We can apply these different join types using the how parameter of the merge() function:

In [13]:
pd.merge(flights_df, airlines_df, on = 'carrier', how = 'inner').head(3)
Out[13]:
year month day dep_time sched_dep_time dep_delay arr_time sched_arr_time arr_delay carrier flight tailnum origin dest air_time distance hour minute time_hour name
0 2013 1 1 517.0 515 2.0 830.0 819 11.0 UA 1545 N14228 EWR IAH 227.0 1400 5 15 2013-01-01 05:00:00 United Air Lines Inc.
1 2013 1 1 533.0 529 4.0 850.0 830 20.0 UA 1714 N24211 LGA IAH 227.0 1416 5 29 2013-01-01 05:00:00 United Air Lines Inc.
2 2013 1 1 554.0 558 -4.0 740.0 728 12.0 UA 1696 N39463 EWR ORD 150.0 719 5 58 2013-01-01 05:00:00 United Air Lines Inc.

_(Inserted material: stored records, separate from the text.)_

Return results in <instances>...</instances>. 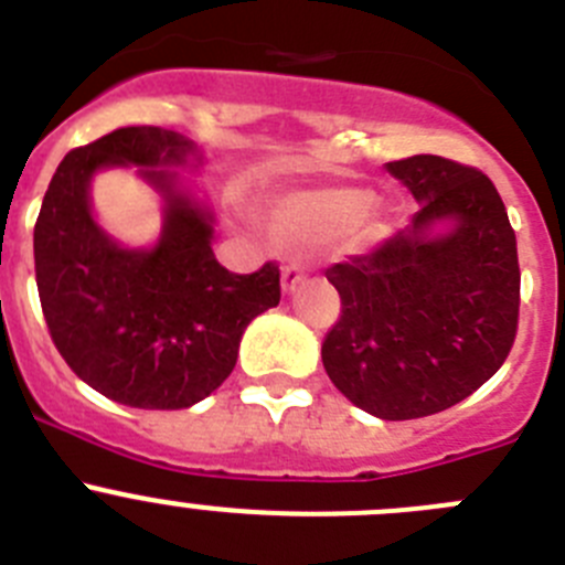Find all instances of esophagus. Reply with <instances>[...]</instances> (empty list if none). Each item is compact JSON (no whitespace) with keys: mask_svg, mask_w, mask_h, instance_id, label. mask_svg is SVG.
Instances as JSON below:
<instances>
[{"mask_svg":"<svg viewBox=\"0 0 565 565\" xmlns=\"http://www.w3.org/2000/svg\"><path fill=\"white\" fill-rule=\"evenodd\" d=\"M303 278H307V270H303V265H300V262H289V265H284V270H281V287L287 289H295L298 287L300 281H303Z\"/></svg>","mask_w":565,"mask_h":565,"instance_id":"1","label":"esophagus"}]
</instances>
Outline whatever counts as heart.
<instances>
[{
    "mask_svg": "<svg viewBox=\"0 0 565 565\" xmlns=\"http://www.w3.org/2000/svg\"><path fill=\"white\" fill-rule=\"evenodd\" d=\"M373 205L367 189H329L295 200L281 214V231L295 242H323L354 228Z\"/></svg>",
    "mask_w": 565,
    "mask_h": 565,
    "instance_id": "1",
    "label": "heart"
}]
</instances>
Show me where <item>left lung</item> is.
Wrapping results in <instances>:
<instances>
[{
    "mask_svg": "<svg viewBox=\"0 0 565 565\" xmlns=\"http://www.w3.org/2000/svg\"><path fill=\"white\" fill-rule=\"evenodd\" d=\"M387 170L420 209L407 231L331 265L342 312L323 340V367L348 402L382 420L443 413L482 387L519 331L515 231L477 167L409 156ZM449 218L452 231L426 237Z\"/></svg>",
    "mask_w": 565,
    "mask_h": 565,
    "instance_id": "obj_1",
    "label": "left lung"
}]
</instances>
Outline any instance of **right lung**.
Returning a JSON list of instances; mask_svg holds the SVG:
<instances>
[{"label":"right lung","mask_w":565,"mask_h":565,"mask_svg":"<svg viewBox=\"0 0 565 565\" xmlns=\"http://www.w3.org/2000/svg\"><path fill=\"white\" fill-rule=\"evenodd\" d=\"M192 141L130 125L66 152L35 220V284L57 354L97 393L139 409H186L231 376L256 315L278 307L276 262L239 276L211 250L209 211L175 175L141 170L167 198L152 250H125L97 228L88 181L99 167L183 163Z\"/></svg>","instance_id":"add662e5"}]
</instances>
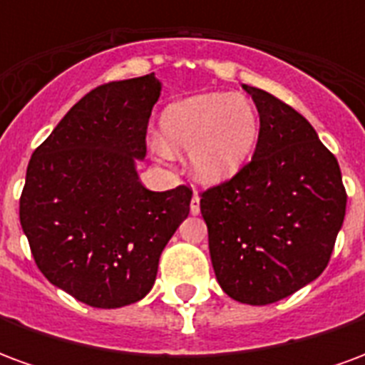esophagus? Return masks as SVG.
Returning <instances> with one entry per match:
<instances>
[{
  "label": "esophagus",
  "mask_w": 365,
  "mask_h": 365,
  "mask_svg": "<svg viewBox=\"0 0 365 365\" xmlns=\"http://www.w3.org/2000/svg\"><path fill=\"white\" fill-rule=\"evenodd\" d=\"M190 211H191V215H199V195L197 193H193V197H191Z\"/></svg>",
  "instance_id": "1"
}]
</instances>
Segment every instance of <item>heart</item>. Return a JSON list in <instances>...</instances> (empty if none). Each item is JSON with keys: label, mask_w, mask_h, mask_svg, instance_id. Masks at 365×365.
<instances>
[{"label": "heart", "mask_w": 365, "mask_h": 365, "mask_svg": "<svg viewBox=\"0 0 365 365\" xmlns=\"http://www.w3.org/2000/svg\"><path fill=\"white\" fill-rule=\"evenodd\" d=\"M166 152H191L199 182L222 183L237 175L258 140L252 103L230 93H203L172 103L160 120Z\"/></svg>", "instance_id": "heart-1"}]
</instances>
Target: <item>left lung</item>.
<instances>
[{
    "label": "left lung",
    "mask_w": 365,
    "mask_h": 365,
    "mask_svg": "<svg viewBox=\"0 0 365 365\" xmlns=\"http://www.w3.org/2000/svg\"><path fill=\"white\" fill-rule=\"evenodd\" d=\"M252 96L260 133L252 160L201 191L217 282L235 301L269 305L322 274L346 215L334 154L282 99Z\"/></svg>",
    "instance_id": "1"
}]
</instances>
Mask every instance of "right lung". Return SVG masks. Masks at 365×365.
<instances>
[{
	"mask_svg": "<svg viewBox=\"0 0 365 365\" xmlns=\"http://www.w3.org/2000/svg\"><path fill=\"white\" fill-rule=\"evenodd\" d=\"M154 74L109 82L78 101L31 156L19 219L44 277L86 305L136 303L190 215L191 190L150 191L135 162L160 97Z\"/></svg>",
	"mask_w": 365,
	"mask_h": 365,
	"instance_id": "obj_1",
	"label": "right lung"
}]
</instances>
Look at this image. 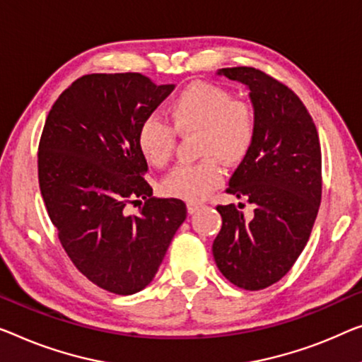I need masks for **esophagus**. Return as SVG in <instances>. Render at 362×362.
I'll return each instance as SVG.
<instances>
[{"label":"esophagus","instance_id":"obj_1","mask_svg":"<svg viewBox=\"0 0 362 362\" xmlns=\"http://www.w3.org/2000/svg\"><path fill=\"white\" fill-rule=\"evenodd\" d=\"M199 208H203L202 203H193V202H188L187 203V211L190 214H195Z\"/></svg>","mask_w":362,"mask_h":362}]
</instances>
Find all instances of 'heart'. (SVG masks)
I'll list each match as a JSON object with an SVG mask.
<instances>
[{"mask_svg":"<svg viewBox=\"0 0 362 362\" xmlns=\"http://www.w3.org/2000/svg\"><path fill=\"white\" fill-rule=\"evenodd\" d=\"M172 130L159 117L144 118L138 129L139 153L153 167H164L174 154L175 132L199 133L197 164L177 165L163 182L167 195L199 202L223 180L219 160L239 164L250 153L257 118L250 102L234 99L228 89L209 83L183 88L169 104Z\"/></svg>","mask_w":362,"mask_h":362,"instance_id":"heart-1","label":"heart"}]
</instances>
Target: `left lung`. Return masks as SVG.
Segmentation results:
<instances>
[{"label": "left lung", "instance_id": "obj_1", "mask_svg": "<svg viewBox=\"0 0 362 362\" xmlns=\"http://www.w3.org/2000/svg\"><path fill=\"white\" fill-rule=\"evenodd\" d=\"M219 76L245 84L257 129L250 153L228 193L252 203L218 206L223 228L213 242L219 272L247 291L265 289L289 272L304 250L322 198V151L310 113L288 86L260 69L223 68Z\"/></svg>", "mask_w": 362, "mask_h": 362}]
</instances>
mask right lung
<instances>
[{
  "label": "right lung",
  "mask_w": 362,
  "mask_h": 362,
  "mask_svg": "<svg viewBox=\"0 0 362 362\" xmlns=\"http://www.w3.org/2000/svg\"><path fill=\"white\" fill-rule=\"evenodd\" d=\"M174 88L139 73L86 74L58 97L42 132L39 183L58 239L89 281L120 296L153 281L187 218L182 199L153 197L136 143ZM128 202L144 204L139 215L124 213Z\"/></svg>",
  "instance_id": "1"
}]
</instances>
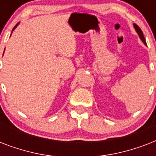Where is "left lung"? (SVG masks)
I'll return each instance as SVG.
<instances>
[{
	"instance_id": "8db88e82",
	"label": "left lung",
	"mask_w": 156,
	"mask_h": 156,
	"mask_svg": "<svg viewBox=\"0 0 156 156\" xmlns=\"http://www.w3.org/2000/svg\"><path fill=\"white\" fill-rule=\"evenodd\" d=\"M133 27H134V29H135V30L137 31V33H138V35H139V37H140V39L142 40V41L144 43V44L147 45V44H146L145 38H144V35H143L142 30H141L140 28H139V27H138V25H136V24H133Z\"/></svg>"
}]
</instances>
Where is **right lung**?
<instances>
[{
    "label": "right lung",
    "mask_w": 156,
    "mask_h": 156,
    "mask_svg": "<svg viewBox=\"0 0 156 156\" xmlns=\"http://www.w3.org/2000/svg\"><path fill=\"white\" fill-rule=\"evenodd\" d=\"M18 24H17V25H16V26H15V27H13V30H14V29H15V28H16V27H17V26H18ZM3 54H4V53H3Z\"/></svg>",
    "instance_id": "1"
}]
</instances>
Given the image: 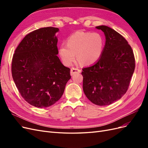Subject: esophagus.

While how = 'inner' is the default, we can also use 'left', 'right', and 'outer':

In [14]:
pd.merge(flights_df, airlines_df, on = 'carrier', how = 'outer').head(3)
Out[14]:
year month day dep_time sched_dep_time dep_delay arr_time sched_arr_time arr_delay carrier flight tailnum origin dest air_time distance hour minute time_hour name
0 2013 1 1 517.0 515 2.0 830.0 819 11.0 UA 1545 N14228 EWR IAH 227.0 1400 5 15 2013-01-01 05:00:00 United Air Lines Inc.
1 2013 1 1 533.0 529 4.0 850.0 830 20.0 UA 1714 N24211 LGA IAH 227.0 1416 5 29 2013-01-01 05:00:00 United Air Lines Inc.
2 2013 1 1 554.0 558 -4.0 740.0 728 12.0 UA 1696 N39463 EWR ORD 150.0 719 5 58 2013-01-01 05:00:00 United Air Lines Inc.

Your Turn¶

  1. What type of join includes the rows where the key is in the left table regardless of whether the key is in the right table?

  2. Join the flights_df to planes_df and keep all rows from both tables.

Questions¶

Are there questions before we move on?